Machine Learning Overview

3 Types of Gradient Decent Types : Batch, Stochastic & Mini-Batch _ Day 8





Understanding Gradient Descent: Batch, Stochastic, and Mini-Batch

Understanding Gradient Descent: Batch, Stochastic, and Mini-Batch

Learn the key differences between Batch Gradient Descent, Stochastic Gradient Descent, and Mini-Batch Gradient Descent, and how to apply them in your machine learning models.

Batch Gradient Descent

Batch Gradient Descent uses the entire dataset to calculate the gradient of the cost function, leading to stable, consistent steps toward an optimal solution. It is computationally expensive, making it suitable for smaller datasets where high precision is crucial.

Formula:

\[\theta := \theta – \eta \cdot \frac{1}{m} \sum_{i=1}^{m} \nabla_{\theta} J(\theta; x^{(i)}, y^{(i)})\]
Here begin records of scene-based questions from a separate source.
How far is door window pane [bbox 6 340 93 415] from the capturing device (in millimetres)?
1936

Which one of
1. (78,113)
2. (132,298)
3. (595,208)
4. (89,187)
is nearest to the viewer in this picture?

  • \(\theta\) = parameters
  • \(\eta\) = learning rate
  • \(m\) = number of training examples
  • \(\nabla_{\theta} J(\theta; x^{(i)}, y^{(i)})\) = gradient of the cost function

Stochastic Gradient Descent (SGD)

Stochastic Gradient Descent updates parameters using each training example individually. This method can quickly adapt to new patterns, potentially escaping local minima more effectively than Batch Gradient Descent. It is particularly useful for large datasets and online learning environments.

Formula:

\[\theta := \theta – \eta \cdot \nabla_{\theta} J(\theta; x^{(i)}, y^{(i)})\]

  • \(\theta\) = parameters
  • \(\eta\) = learning rate
  • \(\nabla_{\theta} J(\theta; x^{(i)}, y^{(i)})\) = gradient of the cost function for a single training example

Mini-Batch Gradient Descent

Mini-Batch Gradient Descent is a hybrid approach that divides the dataset into small batches and updates parameters for each batch. This method balances the robustness of Batch Gradient Descent with the flexibility and speed of Stochastic Gradient Descent, making it highly efficient, especially on modern hardware that can parallelize computations.

Formula:

\[\theta := \theta – \eta \cdot \frac{1}{n} \sum_{i=1}^{n} \nabla_{\theta} J(\theta; x^{(i)}, y^{(i)})\]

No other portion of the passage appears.